start

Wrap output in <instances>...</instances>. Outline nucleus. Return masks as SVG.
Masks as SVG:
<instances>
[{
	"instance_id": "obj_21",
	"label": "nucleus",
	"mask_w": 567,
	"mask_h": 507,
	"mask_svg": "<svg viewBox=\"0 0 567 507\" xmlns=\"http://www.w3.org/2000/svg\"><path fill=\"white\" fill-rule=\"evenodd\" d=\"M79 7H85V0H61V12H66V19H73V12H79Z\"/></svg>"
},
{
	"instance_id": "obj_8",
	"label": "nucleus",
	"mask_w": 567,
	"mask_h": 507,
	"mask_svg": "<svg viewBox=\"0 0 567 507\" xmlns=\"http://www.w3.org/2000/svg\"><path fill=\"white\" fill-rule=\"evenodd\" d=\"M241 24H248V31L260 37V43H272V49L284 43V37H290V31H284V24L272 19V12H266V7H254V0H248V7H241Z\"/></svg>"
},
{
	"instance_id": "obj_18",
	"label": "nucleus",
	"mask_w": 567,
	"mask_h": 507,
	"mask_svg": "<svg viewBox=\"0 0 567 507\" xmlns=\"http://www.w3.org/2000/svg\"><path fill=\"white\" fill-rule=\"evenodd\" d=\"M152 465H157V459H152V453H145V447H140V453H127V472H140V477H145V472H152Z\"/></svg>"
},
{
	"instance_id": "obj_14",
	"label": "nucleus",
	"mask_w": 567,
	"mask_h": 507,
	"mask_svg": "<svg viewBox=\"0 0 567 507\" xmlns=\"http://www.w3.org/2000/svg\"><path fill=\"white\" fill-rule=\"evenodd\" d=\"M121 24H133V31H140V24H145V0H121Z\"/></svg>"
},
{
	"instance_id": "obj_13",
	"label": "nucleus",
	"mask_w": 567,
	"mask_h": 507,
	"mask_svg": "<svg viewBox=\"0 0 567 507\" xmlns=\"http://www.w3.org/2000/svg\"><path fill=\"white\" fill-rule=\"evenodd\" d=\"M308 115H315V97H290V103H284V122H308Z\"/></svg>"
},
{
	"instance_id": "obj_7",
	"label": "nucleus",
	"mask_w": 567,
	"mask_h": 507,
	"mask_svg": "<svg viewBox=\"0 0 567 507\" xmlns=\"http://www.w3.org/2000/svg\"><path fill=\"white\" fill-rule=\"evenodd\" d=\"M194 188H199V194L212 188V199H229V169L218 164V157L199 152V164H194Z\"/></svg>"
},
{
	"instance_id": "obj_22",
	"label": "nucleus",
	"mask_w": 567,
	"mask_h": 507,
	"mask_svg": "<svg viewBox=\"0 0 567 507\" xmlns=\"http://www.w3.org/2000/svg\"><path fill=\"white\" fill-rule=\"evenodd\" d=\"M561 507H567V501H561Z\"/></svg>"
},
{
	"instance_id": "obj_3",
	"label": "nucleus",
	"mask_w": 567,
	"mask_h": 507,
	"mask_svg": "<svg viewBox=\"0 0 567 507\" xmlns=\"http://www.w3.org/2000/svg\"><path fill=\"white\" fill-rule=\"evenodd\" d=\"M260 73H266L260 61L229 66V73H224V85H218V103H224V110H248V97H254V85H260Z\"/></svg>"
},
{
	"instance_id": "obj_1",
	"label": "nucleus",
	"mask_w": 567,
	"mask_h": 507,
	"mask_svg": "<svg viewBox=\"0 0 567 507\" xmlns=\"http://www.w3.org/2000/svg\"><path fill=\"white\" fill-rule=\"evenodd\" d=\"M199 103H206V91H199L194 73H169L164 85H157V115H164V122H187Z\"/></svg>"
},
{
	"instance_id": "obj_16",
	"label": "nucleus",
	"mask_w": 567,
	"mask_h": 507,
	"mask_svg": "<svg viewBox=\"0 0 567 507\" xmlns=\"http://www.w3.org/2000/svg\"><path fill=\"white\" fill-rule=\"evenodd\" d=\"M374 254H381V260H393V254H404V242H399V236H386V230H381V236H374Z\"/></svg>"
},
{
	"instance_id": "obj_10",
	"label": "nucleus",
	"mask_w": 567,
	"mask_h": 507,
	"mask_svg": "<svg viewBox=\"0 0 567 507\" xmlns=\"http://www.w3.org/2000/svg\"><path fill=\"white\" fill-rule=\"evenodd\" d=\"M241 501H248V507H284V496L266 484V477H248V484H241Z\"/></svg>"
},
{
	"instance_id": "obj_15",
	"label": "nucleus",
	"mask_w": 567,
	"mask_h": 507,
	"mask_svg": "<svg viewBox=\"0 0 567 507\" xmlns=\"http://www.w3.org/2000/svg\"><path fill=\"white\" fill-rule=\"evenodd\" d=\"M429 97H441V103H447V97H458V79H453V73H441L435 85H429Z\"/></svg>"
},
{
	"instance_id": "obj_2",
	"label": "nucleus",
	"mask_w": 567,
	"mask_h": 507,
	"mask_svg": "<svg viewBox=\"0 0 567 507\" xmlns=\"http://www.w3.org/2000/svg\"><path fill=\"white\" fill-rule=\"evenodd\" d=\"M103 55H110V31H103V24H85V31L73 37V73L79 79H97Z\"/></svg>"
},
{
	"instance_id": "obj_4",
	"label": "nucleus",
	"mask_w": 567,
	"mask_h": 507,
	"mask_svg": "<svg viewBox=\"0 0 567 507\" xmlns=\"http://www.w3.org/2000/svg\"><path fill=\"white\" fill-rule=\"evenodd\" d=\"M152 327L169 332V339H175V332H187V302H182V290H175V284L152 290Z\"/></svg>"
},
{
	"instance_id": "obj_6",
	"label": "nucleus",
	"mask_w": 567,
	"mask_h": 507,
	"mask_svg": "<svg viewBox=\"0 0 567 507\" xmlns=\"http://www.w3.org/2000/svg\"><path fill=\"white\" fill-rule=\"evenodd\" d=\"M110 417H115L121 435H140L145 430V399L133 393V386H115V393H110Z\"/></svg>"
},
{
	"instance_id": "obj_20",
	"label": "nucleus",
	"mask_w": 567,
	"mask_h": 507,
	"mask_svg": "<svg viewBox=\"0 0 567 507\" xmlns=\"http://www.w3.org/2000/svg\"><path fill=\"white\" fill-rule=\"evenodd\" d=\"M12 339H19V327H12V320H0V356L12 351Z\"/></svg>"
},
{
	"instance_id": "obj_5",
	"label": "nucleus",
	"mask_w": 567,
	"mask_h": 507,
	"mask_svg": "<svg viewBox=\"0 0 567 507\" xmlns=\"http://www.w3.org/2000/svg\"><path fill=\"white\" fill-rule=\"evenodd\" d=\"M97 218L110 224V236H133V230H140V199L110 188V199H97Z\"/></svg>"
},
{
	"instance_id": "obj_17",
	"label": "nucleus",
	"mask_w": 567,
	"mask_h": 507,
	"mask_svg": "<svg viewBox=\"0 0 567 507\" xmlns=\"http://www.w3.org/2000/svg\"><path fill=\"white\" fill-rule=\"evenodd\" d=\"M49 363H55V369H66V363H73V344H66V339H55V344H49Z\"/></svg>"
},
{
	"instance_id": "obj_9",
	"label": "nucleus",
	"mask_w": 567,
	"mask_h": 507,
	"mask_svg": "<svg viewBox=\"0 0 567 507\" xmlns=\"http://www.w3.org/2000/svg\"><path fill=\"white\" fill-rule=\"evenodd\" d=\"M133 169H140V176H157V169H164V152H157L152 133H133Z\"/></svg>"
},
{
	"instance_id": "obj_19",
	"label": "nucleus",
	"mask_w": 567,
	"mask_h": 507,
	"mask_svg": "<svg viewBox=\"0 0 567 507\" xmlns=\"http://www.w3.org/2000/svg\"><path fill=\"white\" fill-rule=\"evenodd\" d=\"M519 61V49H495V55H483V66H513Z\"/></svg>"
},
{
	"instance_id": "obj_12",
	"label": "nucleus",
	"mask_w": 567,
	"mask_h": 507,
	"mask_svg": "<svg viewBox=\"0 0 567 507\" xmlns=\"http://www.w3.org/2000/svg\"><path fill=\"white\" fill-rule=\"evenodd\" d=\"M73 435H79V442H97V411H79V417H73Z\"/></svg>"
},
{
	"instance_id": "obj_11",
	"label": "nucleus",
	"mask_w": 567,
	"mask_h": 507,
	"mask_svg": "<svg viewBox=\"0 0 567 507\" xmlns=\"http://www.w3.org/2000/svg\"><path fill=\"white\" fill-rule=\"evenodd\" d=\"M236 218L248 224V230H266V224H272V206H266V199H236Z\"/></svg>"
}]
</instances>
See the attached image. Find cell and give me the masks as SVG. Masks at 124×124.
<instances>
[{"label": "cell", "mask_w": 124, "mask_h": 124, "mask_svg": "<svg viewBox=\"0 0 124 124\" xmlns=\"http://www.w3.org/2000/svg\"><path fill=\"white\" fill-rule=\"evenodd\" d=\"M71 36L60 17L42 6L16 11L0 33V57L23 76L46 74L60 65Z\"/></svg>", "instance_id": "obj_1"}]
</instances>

end

- **Required work**:
Pull out every line above that contains the string "cell", treating uppercase and lowercase letters as different.

- **Solution below**:
See the attached image. Find cell and give me the masks as SVG. Masks at 124×124.
[{"label": "cell", "mask_w": 124, "mask_h": 124, "mask_svg": "<svg viewBox=\"0 0 124 124\" xmlns=\"http://www.w3.org/2000/svg\"><path fill=\"white\" fill-rule=\"evenodd\" d=\"M71 36L60 17L42 6L16 11L0 33V57L23 76L46 74L60 65Z\"/></svg>", "instance_id": "obj_1"}]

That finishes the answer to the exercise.